それを映画化して本国スウェーデンで大ヒットした一作。
 
老人ホームで100歳の誕生日を迎えたアラン(ロバート・グスタフソン)は、何を思ったか窓から外に逃げ出しちゃうんですよ。
 
アテも無く彷徨ってたどり着いた駅で、ある男のキャリーバックを持ち逃げしちゃうんです。

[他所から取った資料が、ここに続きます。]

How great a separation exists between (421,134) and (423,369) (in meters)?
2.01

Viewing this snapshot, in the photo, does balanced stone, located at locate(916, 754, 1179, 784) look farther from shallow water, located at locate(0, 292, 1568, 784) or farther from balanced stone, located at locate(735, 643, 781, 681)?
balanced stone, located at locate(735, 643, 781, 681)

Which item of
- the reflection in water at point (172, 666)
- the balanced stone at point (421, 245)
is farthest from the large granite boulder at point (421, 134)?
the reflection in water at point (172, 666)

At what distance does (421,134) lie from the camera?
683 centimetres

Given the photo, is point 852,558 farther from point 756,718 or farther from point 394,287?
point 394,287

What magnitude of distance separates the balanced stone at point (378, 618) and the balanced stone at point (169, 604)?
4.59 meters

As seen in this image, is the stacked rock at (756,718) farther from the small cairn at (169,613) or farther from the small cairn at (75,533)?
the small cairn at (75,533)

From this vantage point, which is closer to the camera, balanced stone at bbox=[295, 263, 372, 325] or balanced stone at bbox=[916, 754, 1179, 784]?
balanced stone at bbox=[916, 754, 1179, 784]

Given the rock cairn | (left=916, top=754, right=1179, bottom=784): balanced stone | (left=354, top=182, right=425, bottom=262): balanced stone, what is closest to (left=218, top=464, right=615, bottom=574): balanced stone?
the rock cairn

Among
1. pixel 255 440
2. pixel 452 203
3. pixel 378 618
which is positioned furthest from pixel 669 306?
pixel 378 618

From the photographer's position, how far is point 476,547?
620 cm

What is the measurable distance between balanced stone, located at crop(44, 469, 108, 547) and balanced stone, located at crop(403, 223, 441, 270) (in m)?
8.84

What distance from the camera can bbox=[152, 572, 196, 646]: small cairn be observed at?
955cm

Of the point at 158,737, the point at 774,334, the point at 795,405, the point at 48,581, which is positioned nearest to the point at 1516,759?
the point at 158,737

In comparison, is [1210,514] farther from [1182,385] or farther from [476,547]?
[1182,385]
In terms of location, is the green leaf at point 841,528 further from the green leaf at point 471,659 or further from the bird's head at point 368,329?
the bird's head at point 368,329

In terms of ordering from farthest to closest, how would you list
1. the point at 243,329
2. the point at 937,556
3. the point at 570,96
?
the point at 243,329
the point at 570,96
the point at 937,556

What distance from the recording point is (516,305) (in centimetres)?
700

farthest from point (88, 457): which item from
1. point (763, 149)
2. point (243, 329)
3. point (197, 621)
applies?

この男、あるギャングのメンバーで、現金がギッシリ詰まったバックを運ぶところでした。
 
当然、アランおじいちゃんは組織から狙われるハメに。
しかし、このアランおじいちゃん、何事にも動じないトンデモ老人やったのです。
 
 
 
 
 
 
そんなアランおじいちゃんのドタバタコメディーかと思いきや、話は壮大な物語に。
 
アランおじいちゃんの幼少の頃から現在までの物語を描いていくワケなんですが、これがまた『フォレスト・ガンプ』な構成でありまして。
 
幼少の頃から爆弾に魅せられたアランは、その技術でスペイン内戦(フランコ将軍)、マンハッタン計画(トルーマン大統領)、スターリン時代のソ連冷戦時代の二重スパイ(ゴルバチョフ&レーガン大統領)etc・・・。
 
アランおじいちゃんは、歴史上の世界各国の要人に関わってた大人物だったワケなんですよ。
 
と言っても、それはアランおじいちゃんが望んでそうなったワケではなく、あくまで成り行き上そうなっただけ。飄々とした性格のアランおじいちゃんは真性の天然人物なんですよね。
 
過去の話と並行して、現在のバック持ち逃げの顛末を、有りえないけど(笑)面白く巧くまとめた構成で、最後まで飽きずに見せてもらいましたよ。
 
ちょいちょいブラックな面白味も効いていて、CGなども使って波乱万丈な洗練されたコメディーに仕上がっておりました。
 
アランおじいちゃんを演じたロバート・グスタフソンは本国で人気の俳優だそうなので、これから以後、またお目にかかる機会もありそうな予感。
 
このコメディー、けっこうお勧めかも。